Грехов поставил самолет возле заброшенной, полуразвалившейся мельницы. Невдалеке расположился Навроцкий. Он загнал свою машину между двух сараев. Нос ее прятался в тени старых деревьев, хвост вылез в огород.
Две бортовые машины забрали экипажи и после недолгой езды по разбитой дороге высадили их у школы.
— Ты смотри, — весело сказал Преснецов, — заняли круговую оборону.
В окнах школы были установлены ручные пулеметы, перед крыльцом расхаживал часовой с винтовкой, на ремне у него болтались гранаты.
— Да, — улыбнулся Навроцкий, — настоящий блокгауз.
Перед ужином к летчикам зашел мордастый рябой сержант. Он, словно коробейник, открыл деревянный ящик и с улыбкой пригласил взглянуть на свой товар.
— Чего тебе, любезный? — спросил Навроцкий.
— Приказано каждому вручить гранаты.
— На кой черт нам это добро? — мрачно сказал Грехов.
— На острове озоруют диверсанты.
Навроцкий двумя пальцами взял противопехотную гранату, повертел перед собой, вернул ее сержанту и вытер руки носовым платком.

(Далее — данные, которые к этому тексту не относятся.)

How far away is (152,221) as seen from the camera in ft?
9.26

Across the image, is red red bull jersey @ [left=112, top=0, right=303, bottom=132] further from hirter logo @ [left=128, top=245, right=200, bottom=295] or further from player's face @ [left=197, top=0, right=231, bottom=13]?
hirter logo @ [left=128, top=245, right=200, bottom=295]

— В другой раз, братец, — сказал Навроцкий. — Как-нибудь в другой раз.
Было двадцать часов — без двух или трех минут. Летчики входили в комнату для инструктажа, продолжая разговаривать, но, заметив начальство, переходили на шепот. Командир полка и комиссар склонились над картой, на которой флагманский штурман делал пометки.
Поднялся командир полка.
— С двадцать второго июля фашисты систематически бомбят Москву. Эти массированные налеты, по мнению немецкого командования, должны подавить дух нашего народа и показать всему миру могущество германской армии. Геббельс не устает трубить, что русская авиация разгромлена и никогда не поднимется в небо. — Командир сделал паузу. — В ответ на систематические бомбардировки Москвы и Ленинграда нам приказано нанести бомбовой удар по фашистской столице.
— Бомбами по рейхстагу! — Ивин повернулся к Лазареву. — Здорово, а? Это здорово, Сергей Николаевич!
Летчики зашевелились, загудели — нестройно, слабо, немногие. Сообщение о налете на Берлин уже не было неожиданностью: в последнее время в отряде все чаще заговаривали об этом.
Командир сменил комиссара полка — бритоголовый, смуглый, с глубокими темными глазами.
— Вы должны понимать важность и политическое значение операции. Мы единственные солдаты отступающей армии, которые могут бить врага на его земле. Перед нами сильный, упоенный победами противник. За ним половина Европы, за ним опыт войны. Мы должны выбить… Вышибить! — крикнул он. — Вышибить из противника победный дух, подавить его самонадеянность и веру в безнаказанность. — Комиссар вытер бритую голову платком. Он заметно волновался. — Положение на фронтах серьезное… Но сколько лиц просветлеет, когда люди узнают, что наши самолеты бомбили фашистскую столицу. Надо помнить об этом.